Kris Kristofferson Concert review Golden Nugget – Lake Charles, Lake Charles, LA
A Kris Kristofferson concert review by Scott Rollins
The show was four minutes late, the house lights still on, and I was waiting outside the door marked with the section I’d secured seats. To my right, on the other side of the hall were five places to buy beer, wine, or something harder if the spirit took you. My bride and I had crossed the Louisianan border with two of our best friends, who share the same interest in music, politics, and nearly everything else. Good people who we enjoy. Bert & Kayla. Neither has seen Kris Kristofferson before, and were possible more excited than I, though rarely do my emotions betray me.
Except mild frustration at the fact I was basically waiting alone, and it was now five minutes post show time. It seemed everyone was here: My wife’s cousin and her husband drove in from Austin, My friends had friends here, and everyone was buying drinks, and socializing, and it was time to gather our rear ends in our seats and await the start of the show. I had been taken aback, not an easy task for me, upon running into Andie Hellem, many Kristofferson fans may know either in real life or in the social media worlds of Facebook or pre social media, email list. She was working the “swag” counter where I was eyeballing a DVD.
Like magic my bride et al all showed back up, we made plans to meet up back here after the show with Haley & Greg, my Brides cousins, and mine too for that matter now, and all the friends of friends of friends. We made our way to our seats, while people thinking they had plenty of time lingered in the lines. A familiar voice boomed through the mic while my back was to the stage, “Good evening Lake Charles”. The crowd erupted into applause. Even though I haven’t seen Kristofferson in a full concert in nearly twenty years, I knew he’d open with Shipwrecked In The 80’s.
Singing, holy Toledo I can’t see the light anymore
(Hank Williams said that)
All those horizons that I used to guide me are gone
(I’m damn sure Van Morrison said that …)
And the darkness is driving me farther away from the shore
(I said that)

Things to do
1 – In the concert review, substitute "cheers" for "applause" in the passage between "Like magic my" and "In The 80’s.", inclusive, and give the passage back.
2 – Answer these questions from the concert review:
(a) Where did the wife's cousin and her husband drive in from?
(b) Which song did the writer expect Kristofferson to open with?
(c) What counter was Andie Hellem working at?

Collection entries:
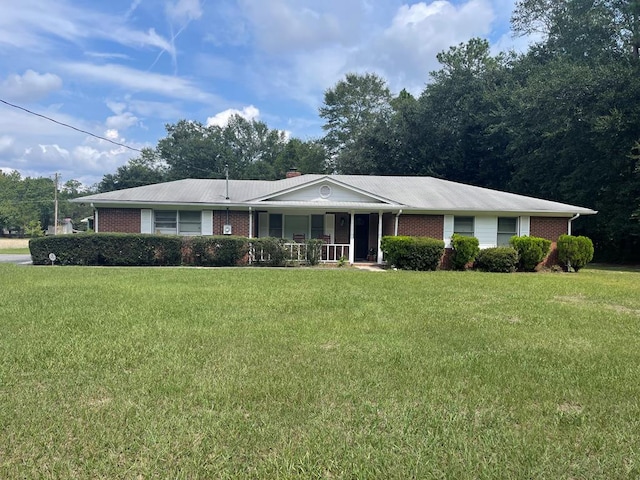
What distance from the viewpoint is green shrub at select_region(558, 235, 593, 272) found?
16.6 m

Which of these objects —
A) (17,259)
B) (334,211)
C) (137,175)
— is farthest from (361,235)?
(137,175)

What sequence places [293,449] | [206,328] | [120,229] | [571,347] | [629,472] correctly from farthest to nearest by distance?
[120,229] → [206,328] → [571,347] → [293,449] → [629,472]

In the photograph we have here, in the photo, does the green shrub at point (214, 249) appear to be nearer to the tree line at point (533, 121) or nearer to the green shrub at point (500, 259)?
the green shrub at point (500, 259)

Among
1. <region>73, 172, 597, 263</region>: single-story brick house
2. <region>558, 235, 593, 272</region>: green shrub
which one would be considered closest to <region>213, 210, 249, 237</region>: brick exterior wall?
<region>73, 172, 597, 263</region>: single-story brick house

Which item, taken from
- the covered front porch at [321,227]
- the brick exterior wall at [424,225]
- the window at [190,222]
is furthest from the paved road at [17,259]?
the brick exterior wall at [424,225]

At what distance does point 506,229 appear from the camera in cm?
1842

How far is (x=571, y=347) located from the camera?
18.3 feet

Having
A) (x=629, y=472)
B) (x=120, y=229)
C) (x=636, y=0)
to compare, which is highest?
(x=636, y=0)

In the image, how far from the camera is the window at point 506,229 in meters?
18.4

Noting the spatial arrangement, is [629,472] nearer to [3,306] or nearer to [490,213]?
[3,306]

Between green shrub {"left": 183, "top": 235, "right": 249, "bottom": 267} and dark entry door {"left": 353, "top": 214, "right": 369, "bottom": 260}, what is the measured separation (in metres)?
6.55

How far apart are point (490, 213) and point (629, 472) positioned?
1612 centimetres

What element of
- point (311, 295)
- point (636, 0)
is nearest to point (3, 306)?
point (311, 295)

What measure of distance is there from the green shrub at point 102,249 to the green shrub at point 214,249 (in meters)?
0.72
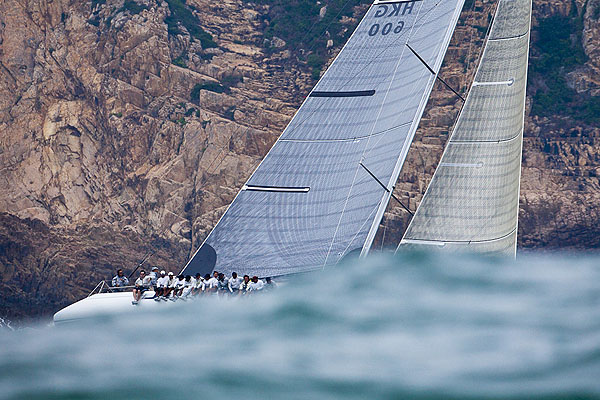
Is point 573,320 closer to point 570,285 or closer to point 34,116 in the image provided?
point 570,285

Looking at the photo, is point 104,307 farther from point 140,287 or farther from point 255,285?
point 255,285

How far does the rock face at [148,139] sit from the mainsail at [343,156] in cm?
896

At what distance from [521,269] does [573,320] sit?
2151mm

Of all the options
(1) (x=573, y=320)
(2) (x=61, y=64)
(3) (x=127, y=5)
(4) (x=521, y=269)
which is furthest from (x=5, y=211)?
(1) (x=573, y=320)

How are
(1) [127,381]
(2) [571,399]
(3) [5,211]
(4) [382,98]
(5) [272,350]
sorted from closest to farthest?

Answers given
1 –
Like magic my bride et al all showed back up, we made plans to meet up back here after the show with Haley & Greg, my Brides cousins, and mine too for that matter now, and all the friends of friends of friends. We made our way to our seats, while people thinking they had plenty of time lingered in the lines. A familiar voice boomed through the mic while my back was to the stage, “Good evening Lake Charles”. The crowd erupted into cheers. Even though I haven’t seen Kristofferson in a full concert in nearly twenty years, I knew he’d open with Shipwrecked In The 80’s.

2 –
(a) Austin
(b) Shipwrecked In The 80's
(c) The "swag" counter